Este impuso administrativamente reformas neoliberales que acarrearon
descontento y desabastecimiento. El Poder Legislativo, que lo había designado,
también constitucionalmente lo destituyó.
Yeltsin
hizo cañonear con tanques al edificio del Poder Legislativo y a los ciudadanos
que acudieron inermes a defenderlo, con saldo de 197 asesinados, según fuentes
oficiales, o de dos mil, según las extraoficiales. Con esta democrática masacre
Yeltsin disolvió el Parlamento y los Consejos obreros, y subastó por miserias
el patrimonio acumulado por la Unión Soviética en tres cuartos de siglo.
Pero
¿cómo prevalecieron la facción neoliberal del ejército y la burocracia
contra la mayoría de más de 113 millones de soviéticos?
Desde sus
comienzos, la Unión debió invertir parte excesiva de su producción en una dura
carrera armamentista, primero para consolidar la Revolución, luego para vencer
en la Segunda Guerra Mundial, finalmente para sobrevivir a la Guerra Fría.

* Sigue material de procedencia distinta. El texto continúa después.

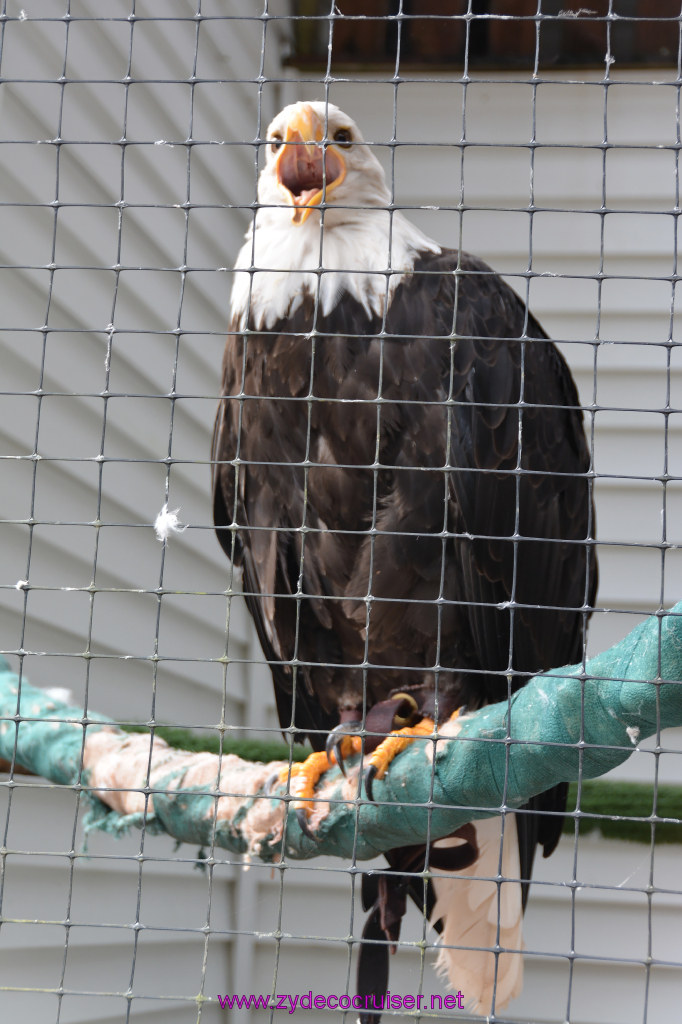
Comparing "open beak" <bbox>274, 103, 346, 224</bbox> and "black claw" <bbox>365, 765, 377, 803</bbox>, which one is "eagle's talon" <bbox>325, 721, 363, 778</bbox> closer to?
"black claw" <bbox>365, 765, 377, 803</bbox>

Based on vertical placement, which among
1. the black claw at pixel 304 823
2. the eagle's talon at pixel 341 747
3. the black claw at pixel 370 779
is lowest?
the black claw at pixel 304 823

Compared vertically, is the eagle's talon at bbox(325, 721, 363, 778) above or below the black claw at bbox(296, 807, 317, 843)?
above

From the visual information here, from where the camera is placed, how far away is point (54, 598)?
2.32 m

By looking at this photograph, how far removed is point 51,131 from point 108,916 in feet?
6.42

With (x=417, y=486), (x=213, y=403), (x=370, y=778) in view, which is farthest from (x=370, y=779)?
(x=213, y=403)

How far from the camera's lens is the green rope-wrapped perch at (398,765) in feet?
→ 3.99

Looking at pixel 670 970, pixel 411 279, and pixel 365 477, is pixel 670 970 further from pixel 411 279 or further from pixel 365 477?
pixel 411 279

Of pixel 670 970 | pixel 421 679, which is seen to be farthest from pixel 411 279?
pixel 670 970

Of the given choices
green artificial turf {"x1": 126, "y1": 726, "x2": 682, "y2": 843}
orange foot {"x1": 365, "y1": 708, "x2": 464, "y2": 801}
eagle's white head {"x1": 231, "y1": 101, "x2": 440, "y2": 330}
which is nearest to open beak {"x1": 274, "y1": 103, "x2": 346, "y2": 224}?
eagle's white head {"x1": 231, "y1": 101, "x2": 440, "y2": 330}

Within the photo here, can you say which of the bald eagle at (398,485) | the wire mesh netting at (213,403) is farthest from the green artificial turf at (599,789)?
the bald eagle at (398,485)

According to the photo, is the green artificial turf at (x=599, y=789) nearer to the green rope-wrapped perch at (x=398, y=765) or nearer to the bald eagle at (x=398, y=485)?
the bald eagle at (x=398, y=485)

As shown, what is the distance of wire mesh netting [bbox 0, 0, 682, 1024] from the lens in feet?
7.29

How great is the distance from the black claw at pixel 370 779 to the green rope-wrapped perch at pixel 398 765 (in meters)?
0.01

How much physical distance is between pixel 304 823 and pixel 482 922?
83 cm
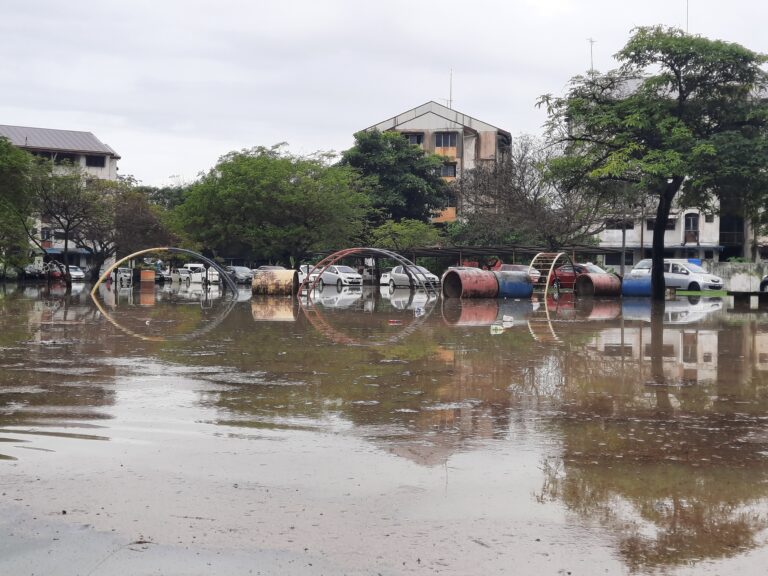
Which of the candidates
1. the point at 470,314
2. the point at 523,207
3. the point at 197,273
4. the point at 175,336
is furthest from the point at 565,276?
the point at 197,273

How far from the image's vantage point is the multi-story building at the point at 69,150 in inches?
3044

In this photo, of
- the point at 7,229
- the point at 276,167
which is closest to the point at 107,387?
the point at 7,229

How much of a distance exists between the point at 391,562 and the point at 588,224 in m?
46.4

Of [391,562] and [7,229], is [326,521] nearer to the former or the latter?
[391,562]

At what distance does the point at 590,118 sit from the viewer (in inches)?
1150

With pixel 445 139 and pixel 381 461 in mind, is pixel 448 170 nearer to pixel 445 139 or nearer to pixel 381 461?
pixel 445 139

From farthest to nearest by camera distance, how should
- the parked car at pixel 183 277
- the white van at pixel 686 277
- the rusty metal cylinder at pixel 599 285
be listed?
the parked car at pixel 183 277, the white van at pixel 686 277, the rusty metal cylinder at pixel 599 285

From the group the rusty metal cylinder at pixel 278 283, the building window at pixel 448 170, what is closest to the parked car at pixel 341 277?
the rusty metal cylinder at pixel 278 283

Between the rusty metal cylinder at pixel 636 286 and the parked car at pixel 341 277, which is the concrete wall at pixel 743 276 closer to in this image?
the rusty metal cylinder at pixel 636 286

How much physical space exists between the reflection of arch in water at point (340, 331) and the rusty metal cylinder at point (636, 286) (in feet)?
44.5

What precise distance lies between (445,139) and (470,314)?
168 ft

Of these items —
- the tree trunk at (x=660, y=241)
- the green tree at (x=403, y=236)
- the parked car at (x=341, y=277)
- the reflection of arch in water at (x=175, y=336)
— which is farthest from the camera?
the green tree at (x=403, y=236)

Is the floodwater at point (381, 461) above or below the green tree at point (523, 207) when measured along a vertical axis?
below

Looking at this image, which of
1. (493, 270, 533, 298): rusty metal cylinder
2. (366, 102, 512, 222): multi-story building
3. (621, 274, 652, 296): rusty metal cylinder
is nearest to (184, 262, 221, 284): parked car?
(366, 102, 512, 222): multi-story building
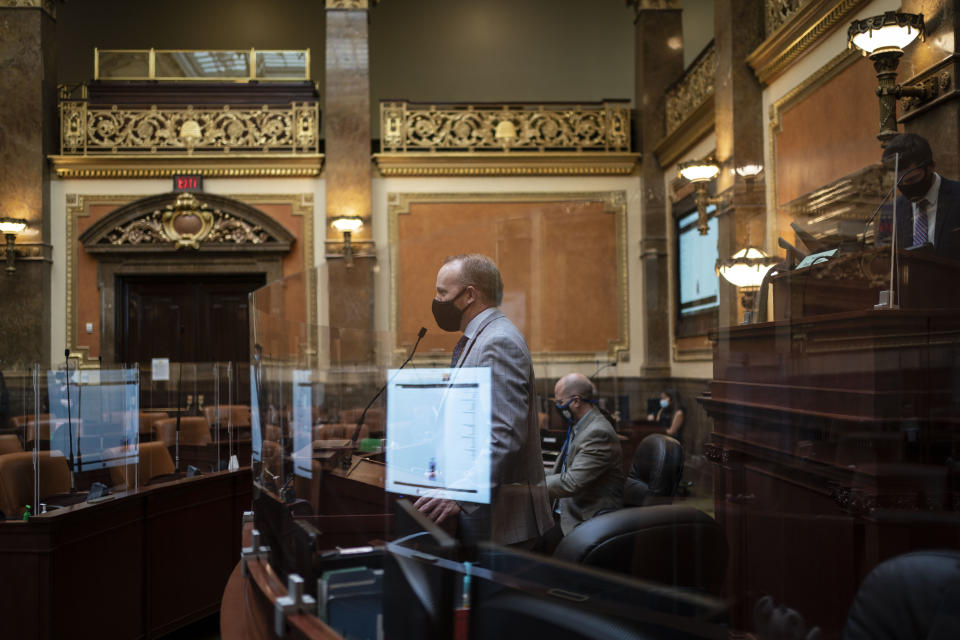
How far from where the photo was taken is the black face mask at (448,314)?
5.82 feet

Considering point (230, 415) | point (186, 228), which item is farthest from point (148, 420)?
point (186, 228)

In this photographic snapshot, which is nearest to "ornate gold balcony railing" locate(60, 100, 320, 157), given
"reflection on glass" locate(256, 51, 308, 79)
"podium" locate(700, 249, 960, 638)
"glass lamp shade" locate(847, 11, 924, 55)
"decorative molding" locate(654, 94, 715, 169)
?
"reflection on glass" locate(256, 51, 308, 79)

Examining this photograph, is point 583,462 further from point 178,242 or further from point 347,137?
point 178,242

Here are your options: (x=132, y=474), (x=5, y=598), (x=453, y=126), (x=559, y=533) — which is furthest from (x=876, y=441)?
(x=453, y=126)

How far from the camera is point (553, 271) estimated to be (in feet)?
5.86

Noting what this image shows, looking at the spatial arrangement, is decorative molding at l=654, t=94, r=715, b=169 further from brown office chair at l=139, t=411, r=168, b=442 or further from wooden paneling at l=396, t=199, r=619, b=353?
wooden paneling at l=396, t=199, r=619, b=353

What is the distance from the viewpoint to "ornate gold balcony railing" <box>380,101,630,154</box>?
11.5 metres

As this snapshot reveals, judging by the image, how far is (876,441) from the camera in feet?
5.03

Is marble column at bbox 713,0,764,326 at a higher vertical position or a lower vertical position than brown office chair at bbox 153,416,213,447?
higher

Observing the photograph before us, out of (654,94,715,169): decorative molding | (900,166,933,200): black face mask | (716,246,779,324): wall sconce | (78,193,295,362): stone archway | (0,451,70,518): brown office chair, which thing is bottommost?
(0,451,70,518): brown office chair

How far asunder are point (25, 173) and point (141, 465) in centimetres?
758

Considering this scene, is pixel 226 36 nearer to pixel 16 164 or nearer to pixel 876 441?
pixel 16 164

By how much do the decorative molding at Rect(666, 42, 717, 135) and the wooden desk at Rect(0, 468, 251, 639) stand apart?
6.54 metres

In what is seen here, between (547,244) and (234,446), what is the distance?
532 centimetres
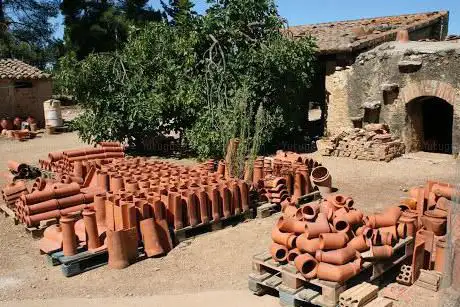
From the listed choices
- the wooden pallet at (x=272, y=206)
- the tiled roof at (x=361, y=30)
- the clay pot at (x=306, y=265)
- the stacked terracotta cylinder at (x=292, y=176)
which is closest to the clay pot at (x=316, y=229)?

Desde 1972, Nixon aflojó la presión de la carrera armamentista contra la
República Popular China. Ello le permitió a ésta concentrarse en su economía
productiva, y arrojó contra los soviéticos el peso de mantener el equilibrio
del terror en el cual se basaba el mundo, para lo cual debieron erogar
dispendios exorbitantes contra amenazas como la Guerra de las Galaxias o la MAD
(Mutua Destrucción Asegurada).
Un
esfuerzo defensivo de esta talla colosal no se mantiene sin un cierto grado de
autoritarismo, propiciado por la herencia cultural de la autocracia zarista.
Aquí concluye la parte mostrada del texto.